Dataset entries
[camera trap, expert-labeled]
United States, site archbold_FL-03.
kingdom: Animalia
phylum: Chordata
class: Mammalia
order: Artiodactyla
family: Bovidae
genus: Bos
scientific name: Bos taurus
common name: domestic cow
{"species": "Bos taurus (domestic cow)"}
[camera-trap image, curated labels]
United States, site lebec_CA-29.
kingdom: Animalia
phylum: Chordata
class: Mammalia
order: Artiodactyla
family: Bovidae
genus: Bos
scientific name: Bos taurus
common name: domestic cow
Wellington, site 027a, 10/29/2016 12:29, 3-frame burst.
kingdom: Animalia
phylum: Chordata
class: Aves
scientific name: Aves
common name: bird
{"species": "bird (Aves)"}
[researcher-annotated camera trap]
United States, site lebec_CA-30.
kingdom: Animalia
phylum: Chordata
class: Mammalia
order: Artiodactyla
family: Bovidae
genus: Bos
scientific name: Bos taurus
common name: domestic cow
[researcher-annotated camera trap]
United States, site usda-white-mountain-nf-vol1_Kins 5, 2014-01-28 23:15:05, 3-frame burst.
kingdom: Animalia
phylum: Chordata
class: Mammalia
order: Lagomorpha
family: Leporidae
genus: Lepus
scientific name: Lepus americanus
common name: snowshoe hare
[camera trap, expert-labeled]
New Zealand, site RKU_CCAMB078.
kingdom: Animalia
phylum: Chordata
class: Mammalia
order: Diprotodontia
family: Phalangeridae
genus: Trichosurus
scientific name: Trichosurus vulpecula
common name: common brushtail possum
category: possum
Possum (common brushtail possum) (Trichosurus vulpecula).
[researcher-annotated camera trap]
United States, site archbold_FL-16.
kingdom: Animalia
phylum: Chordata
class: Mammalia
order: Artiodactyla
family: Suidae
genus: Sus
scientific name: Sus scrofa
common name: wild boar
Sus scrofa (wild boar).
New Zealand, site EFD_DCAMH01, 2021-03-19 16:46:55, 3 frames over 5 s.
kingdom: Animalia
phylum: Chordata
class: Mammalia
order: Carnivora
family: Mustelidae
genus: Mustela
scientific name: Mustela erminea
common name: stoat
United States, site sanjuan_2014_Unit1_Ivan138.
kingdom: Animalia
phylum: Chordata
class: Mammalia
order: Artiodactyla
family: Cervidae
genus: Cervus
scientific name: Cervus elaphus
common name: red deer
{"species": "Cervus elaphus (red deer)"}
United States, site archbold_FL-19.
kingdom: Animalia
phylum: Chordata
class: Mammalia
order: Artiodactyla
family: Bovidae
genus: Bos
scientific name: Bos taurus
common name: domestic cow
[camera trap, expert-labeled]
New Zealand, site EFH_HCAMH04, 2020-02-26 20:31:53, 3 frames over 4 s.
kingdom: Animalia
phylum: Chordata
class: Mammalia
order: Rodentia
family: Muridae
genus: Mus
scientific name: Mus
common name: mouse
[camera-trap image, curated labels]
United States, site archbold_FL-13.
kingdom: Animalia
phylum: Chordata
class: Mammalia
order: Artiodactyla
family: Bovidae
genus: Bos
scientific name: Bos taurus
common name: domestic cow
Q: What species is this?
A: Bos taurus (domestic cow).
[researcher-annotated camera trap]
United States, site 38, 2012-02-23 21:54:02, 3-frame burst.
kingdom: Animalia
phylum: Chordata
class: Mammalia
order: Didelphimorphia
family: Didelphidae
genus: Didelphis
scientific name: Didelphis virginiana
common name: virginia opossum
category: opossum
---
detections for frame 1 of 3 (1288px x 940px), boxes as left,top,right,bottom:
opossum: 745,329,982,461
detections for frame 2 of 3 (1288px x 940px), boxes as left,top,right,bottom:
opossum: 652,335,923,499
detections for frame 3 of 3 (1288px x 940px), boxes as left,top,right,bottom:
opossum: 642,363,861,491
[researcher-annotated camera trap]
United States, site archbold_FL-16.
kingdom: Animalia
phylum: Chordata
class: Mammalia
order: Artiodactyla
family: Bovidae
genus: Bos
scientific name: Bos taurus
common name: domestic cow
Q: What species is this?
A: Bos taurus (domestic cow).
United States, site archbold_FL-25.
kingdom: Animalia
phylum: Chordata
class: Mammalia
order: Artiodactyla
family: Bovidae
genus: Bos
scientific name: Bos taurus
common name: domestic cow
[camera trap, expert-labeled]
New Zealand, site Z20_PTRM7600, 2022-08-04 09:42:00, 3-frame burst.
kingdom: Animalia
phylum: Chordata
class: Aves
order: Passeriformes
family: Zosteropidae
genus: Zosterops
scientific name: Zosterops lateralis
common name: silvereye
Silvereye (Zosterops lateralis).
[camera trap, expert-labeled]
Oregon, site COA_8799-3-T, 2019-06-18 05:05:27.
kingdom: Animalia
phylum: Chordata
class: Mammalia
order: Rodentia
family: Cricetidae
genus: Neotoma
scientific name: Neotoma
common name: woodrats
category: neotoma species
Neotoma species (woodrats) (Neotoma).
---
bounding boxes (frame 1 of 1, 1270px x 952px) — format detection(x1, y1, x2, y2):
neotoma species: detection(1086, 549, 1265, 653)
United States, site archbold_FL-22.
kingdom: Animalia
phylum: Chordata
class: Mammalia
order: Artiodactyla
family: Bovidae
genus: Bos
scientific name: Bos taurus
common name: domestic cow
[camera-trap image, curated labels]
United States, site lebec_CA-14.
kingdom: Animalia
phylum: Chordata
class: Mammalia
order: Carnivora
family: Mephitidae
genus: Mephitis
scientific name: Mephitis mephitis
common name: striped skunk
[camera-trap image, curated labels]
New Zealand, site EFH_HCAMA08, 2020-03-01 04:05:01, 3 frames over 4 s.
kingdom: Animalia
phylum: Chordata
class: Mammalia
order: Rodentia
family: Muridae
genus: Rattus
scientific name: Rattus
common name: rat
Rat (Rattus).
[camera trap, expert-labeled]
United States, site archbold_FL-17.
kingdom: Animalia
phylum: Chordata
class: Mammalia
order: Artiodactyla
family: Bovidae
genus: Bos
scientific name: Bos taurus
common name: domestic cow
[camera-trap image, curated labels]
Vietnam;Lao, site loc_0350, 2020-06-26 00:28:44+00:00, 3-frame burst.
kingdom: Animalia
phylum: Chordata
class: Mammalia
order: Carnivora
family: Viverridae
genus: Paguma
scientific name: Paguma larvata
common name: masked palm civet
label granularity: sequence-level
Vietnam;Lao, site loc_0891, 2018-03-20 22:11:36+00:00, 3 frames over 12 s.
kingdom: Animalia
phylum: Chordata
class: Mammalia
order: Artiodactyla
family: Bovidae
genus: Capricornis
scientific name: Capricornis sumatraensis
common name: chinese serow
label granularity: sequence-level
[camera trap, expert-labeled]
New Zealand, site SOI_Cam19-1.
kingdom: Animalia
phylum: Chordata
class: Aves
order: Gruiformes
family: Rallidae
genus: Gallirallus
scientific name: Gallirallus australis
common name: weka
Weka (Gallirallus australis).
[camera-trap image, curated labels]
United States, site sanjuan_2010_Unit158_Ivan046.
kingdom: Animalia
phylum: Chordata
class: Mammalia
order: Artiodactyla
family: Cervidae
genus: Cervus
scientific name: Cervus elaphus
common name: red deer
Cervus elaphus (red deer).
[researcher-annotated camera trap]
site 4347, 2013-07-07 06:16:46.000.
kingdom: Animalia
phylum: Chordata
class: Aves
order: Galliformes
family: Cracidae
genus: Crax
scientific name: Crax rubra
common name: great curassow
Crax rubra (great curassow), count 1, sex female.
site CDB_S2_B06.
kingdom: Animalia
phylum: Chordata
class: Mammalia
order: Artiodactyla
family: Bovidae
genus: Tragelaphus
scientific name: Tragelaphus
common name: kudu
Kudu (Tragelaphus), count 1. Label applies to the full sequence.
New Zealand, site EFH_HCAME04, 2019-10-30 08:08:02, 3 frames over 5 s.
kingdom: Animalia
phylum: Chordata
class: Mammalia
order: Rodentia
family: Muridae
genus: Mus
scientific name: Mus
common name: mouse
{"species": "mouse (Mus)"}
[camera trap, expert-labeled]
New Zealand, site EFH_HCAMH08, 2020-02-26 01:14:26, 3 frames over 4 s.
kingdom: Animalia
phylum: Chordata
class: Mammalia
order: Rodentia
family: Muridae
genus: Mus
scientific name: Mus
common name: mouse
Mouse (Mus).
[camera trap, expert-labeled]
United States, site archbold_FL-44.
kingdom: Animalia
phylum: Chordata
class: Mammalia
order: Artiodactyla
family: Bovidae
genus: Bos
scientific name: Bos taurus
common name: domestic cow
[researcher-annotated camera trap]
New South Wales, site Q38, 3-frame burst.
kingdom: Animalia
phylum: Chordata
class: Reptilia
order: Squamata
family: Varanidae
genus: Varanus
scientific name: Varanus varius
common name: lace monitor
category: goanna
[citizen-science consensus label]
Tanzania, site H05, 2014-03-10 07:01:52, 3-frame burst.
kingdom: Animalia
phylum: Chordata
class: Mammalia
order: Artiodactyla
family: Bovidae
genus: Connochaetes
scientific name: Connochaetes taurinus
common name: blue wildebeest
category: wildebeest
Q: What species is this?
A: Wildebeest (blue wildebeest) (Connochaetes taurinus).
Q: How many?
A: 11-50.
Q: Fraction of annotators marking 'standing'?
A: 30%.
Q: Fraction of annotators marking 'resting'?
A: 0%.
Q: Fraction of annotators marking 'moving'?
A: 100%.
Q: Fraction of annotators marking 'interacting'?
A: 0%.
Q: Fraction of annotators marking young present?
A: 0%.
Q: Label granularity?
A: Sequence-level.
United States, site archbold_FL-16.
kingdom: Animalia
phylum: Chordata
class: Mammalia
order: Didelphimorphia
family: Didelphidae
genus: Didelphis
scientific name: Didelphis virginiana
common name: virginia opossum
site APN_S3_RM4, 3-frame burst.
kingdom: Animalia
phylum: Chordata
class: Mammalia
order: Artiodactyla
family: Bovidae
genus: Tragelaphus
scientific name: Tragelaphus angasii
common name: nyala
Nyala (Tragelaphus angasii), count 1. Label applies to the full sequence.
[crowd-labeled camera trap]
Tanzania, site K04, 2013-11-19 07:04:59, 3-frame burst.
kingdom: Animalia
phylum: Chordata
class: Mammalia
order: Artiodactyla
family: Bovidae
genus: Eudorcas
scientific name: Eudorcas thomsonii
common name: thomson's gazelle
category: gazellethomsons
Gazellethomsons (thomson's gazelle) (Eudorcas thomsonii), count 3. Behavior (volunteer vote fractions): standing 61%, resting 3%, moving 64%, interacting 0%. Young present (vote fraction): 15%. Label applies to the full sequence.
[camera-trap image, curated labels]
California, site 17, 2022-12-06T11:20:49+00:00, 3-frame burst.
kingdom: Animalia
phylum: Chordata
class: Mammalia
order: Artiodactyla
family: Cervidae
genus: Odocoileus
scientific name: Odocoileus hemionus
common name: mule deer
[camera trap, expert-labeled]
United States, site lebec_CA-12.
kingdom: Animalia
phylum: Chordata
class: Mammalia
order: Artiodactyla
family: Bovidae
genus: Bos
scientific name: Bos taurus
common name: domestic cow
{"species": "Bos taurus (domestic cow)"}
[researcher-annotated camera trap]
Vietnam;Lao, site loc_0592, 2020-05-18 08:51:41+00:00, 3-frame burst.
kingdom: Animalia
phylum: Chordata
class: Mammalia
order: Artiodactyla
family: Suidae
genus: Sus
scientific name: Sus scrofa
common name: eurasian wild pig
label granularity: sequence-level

* EXERCISE REQUIREMENTS: The lines from the one containing "[crowd-labeled camera trap]" through the end of the data are to be copied exactly, the first and last of them included.

* SOLVED EXERCISE:
[crowd-labeled camera trap]
Tanzania, site K04, 2013-11-19 07:04:59, 3-frame burst.
kingdom: Animalia
phylum: Chordata
class: Mammalia
order: Artiodactyla
family: Bovidae
genus: Eudorcas
scientific name: Eudorcas thomsonii
common name: thomson's gazelle
category: gazellethomsons
Gazellethomsons (thomson's gazelle) (Eudorcas thomsonii), count 3. Behavior (volunteer vote fractions): standing 61%, resting 3%, moving 64%, interacting 0%. Young present (vote fraction): 15%. Label applies to the full sequence.
[camera-trap image, curated labels]
California, site 17, 2022-12-06T11:20:49+00:00, 3-frame burst.
kingdom: Animalia
phylum: Chordata
class: Mammalia
order: Artiodactyla
family: Cervidae
genus: Odocoileus
scientific name: Odocoileus hemionus
common name: mule deer
[camera trap, expert-labeled]
United States, site lebec_CA-12.
kingdom: Animalia
phylum: Chordata
class: Mammalia
order: Artiodactyla
family: Bovidae
genus: Bos
scientific name: Bos taurus
common name: domestic cow
{"species": "Bos taurus (domestic cow)"}
[researcher-annotated camera trap]
Vietnam;Lao, site loc_0592, 2020-05-18 08:51:41+00:00, 3-frame burst.
kingdom: Animalia
phylum: Chordata
class: Mammalia
order: Artiodactyla
family: Suidae
genus: Sus
scientific name: Sus scrofa
common name: eurasian wild pig
label granularity: sequence-level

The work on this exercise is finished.